I remember the most beautiful moment of my life. My father was there. We were waiting to catch the ferry out of South Padre Island. The sun was setting when we hit the long line, and it looked endless, with no hope of ever moving. My Mother and older sister stayed at the resort, and for some reason the boys just had to leave early, we had business on the other side, and I wanted to keep my father company. Night fell, and we still hadn't moved. Hours went by and we started our slow approach to the dock, someone next to us said they were finally loading the ferry again. Hours dipped by like the slowest dip coffee ever: one dip at time, with eons in-between. The landscape slowly changed, from the gates at the entrance to a winding road through forest lit by charcoal lamps. With engine turning on every half an hour, you'd see the slowest chain reaction of brake lights stretch on ahead until it got to us, it was our turn, and then it would pass through us and carry on to those even more unfortunate souls behind us. Sometimes I think that there are people still waiting in line, that they must have gotten there right when we got on the ferry. I wish I could've met them, I would've sent them letters, photos and stories from the world outside that line, but I didn't, I was too busy listening to The Strokes' This Is It and Beck's Sea Change on my portable CD player at the time.

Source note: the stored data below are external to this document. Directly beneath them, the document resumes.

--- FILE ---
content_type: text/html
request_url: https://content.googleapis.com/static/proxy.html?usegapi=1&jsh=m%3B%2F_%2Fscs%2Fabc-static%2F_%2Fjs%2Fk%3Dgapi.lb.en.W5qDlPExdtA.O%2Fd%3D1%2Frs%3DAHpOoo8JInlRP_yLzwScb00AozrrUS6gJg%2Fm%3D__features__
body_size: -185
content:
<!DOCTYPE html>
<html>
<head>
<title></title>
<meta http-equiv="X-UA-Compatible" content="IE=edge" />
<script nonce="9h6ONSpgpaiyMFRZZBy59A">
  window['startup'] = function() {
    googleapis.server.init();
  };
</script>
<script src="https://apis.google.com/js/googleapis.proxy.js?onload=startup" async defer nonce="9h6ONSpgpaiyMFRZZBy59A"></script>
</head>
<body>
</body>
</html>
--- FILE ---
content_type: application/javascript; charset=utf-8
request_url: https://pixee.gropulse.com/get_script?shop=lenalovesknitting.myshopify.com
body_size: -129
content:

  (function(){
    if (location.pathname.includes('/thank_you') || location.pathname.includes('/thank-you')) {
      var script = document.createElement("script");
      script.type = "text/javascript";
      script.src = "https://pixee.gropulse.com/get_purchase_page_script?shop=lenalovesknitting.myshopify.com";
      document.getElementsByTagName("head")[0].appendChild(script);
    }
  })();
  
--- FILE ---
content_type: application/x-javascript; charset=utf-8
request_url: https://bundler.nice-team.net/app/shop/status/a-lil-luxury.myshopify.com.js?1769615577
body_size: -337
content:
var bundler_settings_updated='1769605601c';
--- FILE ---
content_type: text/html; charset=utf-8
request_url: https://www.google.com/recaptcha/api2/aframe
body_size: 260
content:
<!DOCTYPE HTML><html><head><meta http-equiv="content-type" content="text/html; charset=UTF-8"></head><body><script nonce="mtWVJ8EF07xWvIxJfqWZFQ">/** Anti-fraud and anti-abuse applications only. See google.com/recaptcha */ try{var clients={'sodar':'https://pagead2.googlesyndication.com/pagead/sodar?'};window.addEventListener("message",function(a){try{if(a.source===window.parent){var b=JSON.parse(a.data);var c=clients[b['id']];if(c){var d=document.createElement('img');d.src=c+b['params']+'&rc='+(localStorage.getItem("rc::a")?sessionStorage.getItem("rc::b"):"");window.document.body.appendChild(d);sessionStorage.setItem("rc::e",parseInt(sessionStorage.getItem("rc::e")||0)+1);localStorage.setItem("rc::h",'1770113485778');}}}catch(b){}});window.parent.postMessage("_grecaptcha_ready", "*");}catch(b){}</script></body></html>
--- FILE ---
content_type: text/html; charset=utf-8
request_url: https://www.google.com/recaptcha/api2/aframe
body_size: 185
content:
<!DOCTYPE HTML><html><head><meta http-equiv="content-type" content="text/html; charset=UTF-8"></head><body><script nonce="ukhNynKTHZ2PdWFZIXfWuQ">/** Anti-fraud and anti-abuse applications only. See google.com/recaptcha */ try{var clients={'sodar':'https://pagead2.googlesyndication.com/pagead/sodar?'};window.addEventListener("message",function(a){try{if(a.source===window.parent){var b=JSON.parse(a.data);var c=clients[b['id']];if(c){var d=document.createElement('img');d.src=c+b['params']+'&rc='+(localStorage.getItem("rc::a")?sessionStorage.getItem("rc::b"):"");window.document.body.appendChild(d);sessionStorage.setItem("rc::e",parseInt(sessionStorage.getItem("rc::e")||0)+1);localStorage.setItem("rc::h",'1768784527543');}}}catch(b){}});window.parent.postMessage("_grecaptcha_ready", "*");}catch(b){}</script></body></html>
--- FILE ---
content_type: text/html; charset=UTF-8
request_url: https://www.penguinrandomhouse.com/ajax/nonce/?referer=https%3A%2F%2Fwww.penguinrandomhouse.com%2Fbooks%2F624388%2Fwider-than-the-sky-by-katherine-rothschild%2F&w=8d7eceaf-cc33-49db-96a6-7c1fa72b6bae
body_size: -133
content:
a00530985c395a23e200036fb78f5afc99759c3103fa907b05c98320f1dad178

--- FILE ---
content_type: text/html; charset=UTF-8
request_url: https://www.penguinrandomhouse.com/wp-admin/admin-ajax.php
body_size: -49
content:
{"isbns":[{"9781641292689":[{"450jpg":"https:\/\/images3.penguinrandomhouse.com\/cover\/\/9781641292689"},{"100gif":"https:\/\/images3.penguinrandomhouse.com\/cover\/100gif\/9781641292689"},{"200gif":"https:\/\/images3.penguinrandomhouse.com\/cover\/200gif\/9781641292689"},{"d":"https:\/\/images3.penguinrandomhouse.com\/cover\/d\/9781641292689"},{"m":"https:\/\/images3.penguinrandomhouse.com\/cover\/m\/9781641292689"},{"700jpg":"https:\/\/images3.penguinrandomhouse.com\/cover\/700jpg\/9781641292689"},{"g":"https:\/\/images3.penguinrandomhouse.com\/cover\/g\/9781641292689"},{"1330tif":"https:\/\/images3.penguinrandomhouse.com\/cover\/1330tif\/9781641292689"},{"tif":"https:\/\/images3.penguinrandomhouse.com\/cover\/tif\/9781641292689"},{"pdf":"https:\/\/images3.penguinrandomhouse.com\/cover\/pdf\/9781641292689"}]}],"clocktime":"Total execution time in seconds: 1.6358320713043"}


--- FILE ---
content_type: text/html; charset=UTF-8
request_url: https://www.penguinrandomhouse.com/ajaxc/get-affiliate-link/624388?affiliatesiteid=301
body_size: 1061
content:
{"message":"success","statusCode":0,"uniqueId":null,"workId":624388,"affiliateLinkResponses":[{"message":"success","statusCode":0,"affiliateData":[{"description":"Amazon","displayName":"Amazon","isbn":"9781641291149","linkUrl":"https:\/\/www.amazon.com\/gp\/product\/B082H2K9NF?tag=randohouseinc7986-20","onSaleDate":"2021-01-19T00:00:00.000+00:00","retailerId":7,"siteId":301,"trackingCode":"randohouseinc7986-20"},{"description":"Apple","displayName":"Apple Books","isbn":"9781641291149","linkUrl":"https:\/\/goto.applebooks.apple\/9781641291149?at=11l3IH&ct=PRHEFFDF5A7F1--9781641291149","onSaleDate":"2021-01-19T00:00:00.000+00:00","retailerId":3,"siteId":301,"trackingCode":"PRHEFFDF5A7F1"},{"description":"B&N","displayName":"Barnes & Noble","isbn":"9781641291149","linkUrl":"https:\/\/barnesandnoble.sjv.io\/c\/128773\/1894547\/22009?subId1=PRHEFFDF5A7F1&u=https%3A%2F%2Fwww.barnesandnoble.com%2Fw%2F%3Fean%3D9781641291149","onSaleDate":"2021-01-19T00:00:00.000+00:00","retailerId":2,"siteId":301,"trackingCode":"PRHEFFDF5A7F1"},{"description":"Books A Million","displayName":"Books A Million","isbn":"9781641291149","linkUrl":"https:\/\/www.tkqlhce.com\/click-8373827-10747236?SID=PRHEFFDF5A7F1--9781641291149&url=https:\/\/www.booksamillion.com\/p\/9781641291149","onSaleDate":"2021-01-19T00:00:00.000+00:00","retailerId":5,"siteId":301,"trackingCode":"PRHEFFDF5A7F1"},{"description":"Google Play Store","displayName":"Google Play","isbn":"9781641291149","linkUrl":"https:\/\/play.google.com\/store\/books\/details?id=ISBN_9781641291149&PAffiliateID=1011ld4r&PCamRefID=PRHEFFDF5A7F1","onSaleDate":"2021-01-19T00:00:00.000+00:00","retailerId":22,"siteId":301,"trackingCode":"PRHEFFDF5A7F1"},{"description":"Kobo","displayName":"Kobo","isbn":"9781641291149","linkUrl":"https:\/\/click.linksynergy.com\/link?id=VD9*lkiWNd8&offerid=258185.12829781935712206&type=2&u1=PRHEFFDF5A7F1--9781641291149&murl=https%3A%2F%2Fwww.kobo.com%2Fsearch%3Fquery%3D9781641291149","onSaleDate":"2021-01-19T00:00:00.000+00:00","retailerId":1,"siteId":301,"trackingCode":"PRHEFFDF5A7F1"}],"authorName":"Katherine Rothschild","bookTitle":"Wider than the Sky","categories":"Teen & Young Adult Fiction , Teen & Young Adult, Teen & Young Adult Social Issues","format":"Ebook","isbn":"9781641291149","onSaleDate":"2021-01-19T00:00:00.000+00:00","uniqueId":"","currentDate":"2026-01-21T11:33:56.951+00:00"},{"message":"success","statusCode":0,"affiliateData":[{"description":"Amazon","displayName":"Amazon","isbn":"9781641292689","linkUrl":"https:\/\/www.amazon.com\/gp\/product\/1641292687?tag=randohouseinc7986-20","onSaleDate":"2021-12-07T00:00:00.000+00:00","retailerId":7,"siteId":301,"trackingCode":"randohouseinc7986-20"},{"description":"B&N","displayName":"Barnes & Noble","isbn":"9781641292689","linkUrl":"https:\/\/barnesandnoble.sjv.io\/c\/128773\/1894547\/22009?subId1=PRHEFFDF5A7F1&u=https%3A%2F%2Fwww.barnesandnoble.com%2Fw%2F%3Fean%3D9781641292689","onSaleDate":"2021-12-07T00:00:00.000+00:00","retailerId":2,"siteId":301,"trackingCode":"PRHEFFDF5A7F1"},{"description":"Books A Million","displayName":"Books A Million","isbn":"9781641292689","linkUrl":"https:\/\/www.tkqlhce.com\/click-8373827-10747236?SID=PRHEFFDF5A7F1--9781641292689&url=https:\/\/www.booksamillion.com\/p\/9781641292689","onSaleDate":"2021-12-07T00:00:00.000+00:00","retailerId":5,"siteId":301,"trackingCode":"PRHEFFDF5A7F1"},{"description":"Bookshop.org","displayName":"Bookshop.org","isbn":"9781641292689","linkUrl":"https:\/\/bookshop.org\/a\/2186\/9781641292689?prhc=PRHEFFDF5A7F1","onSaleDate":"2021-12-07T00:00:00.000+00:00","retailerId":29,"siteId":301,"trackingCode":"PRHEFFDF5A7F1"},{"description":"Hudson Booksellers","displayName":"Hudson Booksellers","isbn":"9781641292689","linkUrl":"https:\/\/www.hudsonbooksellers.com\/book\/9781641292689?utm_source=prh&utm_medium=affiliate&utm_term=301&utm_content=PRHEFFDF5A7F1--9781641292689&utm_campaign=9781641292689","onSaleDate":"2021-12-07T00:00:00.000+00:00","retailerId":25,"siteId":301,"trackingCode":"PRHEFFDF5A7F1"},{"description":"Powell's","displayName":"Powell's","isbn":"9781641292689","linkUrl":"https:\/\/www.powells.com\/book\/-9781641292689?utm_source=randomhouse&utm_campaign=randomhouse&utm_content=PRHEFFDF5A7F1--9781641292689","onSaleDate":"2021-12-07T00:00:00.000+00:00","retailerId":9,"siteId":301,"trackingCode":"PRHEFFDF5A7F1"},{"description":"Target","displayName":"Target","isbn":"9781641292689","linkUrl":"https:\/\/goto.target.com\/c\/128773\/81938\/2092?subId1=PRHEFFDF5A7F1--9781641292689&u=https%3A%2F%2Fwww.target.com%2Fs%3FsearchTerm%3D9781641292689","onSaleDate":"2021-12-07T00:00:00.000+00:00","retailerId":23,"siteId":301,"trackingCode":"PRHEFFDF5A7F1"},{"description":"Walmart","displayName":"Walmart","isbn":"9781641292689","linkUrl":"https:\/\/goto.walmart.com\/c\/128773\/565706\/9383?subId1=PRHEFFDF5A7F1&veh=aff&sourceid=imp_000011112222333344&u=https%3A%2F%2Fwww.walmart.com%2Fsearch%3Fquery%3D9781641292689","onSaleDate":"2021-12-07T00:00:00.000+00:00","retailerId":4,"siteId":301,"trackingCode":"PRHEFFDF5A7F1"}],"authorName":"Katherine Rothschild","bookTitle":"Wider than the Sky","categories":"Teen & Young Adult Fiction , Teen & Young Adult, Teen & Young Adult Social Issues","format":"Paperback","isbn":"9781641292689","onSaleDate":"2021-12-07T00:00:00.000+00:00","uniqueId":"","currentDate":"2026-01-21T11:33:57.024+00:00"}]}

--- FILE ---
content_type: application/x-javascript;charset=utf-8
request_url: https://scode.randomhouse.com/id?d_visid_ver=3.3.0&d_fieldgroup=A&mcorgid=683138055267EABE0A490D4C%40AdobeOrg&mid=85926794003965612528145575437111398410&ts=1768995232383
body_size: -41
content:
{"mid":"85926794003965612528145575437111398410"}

Eventually we reached that ferry, but I don't remember that moment quite well. What I do remember is that it was three o'clock in the morning, that I had never waited in line that long in my life (and still haven't waited nearly that long even to this day). Once on the ferry, when all the cars were settled, and their headlights were turned off, and we were surrounded by almost complete darkness, looking out to that ocean, under a full moon, with all those stars twinkling above, all I know is it was the most beautiful thing I ever witnessed. If I was a painter I'd paint a canvas black, with small clusters of tiny white dots, a giant yellowish white sphere hanging somewhere in there, with illuminated clouds, and the faint detail of ripples before a surge at the boats edge. I'd look at that painting and see a moment without a continuum, without a twelve hour wait at the ferry dock, without the sand in my hair, without the four hour car ride ahead, with my father yelling at himself every ten minutes to wake himself up. No, all I would see is an imperfectly black canvas, with white dots and white smears, and a memory that can never be captured.
And so, there may be plenty of fish out there, but some, some can be hooked to a line, and put up a fight, only to rip away, taking a piece of your line, your hook, and of course, your bait. You can either head back to the truck and head home and sleep, or you can fix your line, rebait your new hook, and cast away. And though it doesn't seem like much of a process, and though there doesn't seem like that much time in-between, there has been change, something is different about this occasion, or at least you keep telling yourself that, as the hours dip-dip-dip by, something just may come by, and you just may catch it. But you never know. And isn't that beauty of fishing, the uncertainty, in both the not knowing if you are going to catch anything, and what you are going to catch in those murky dark waters below.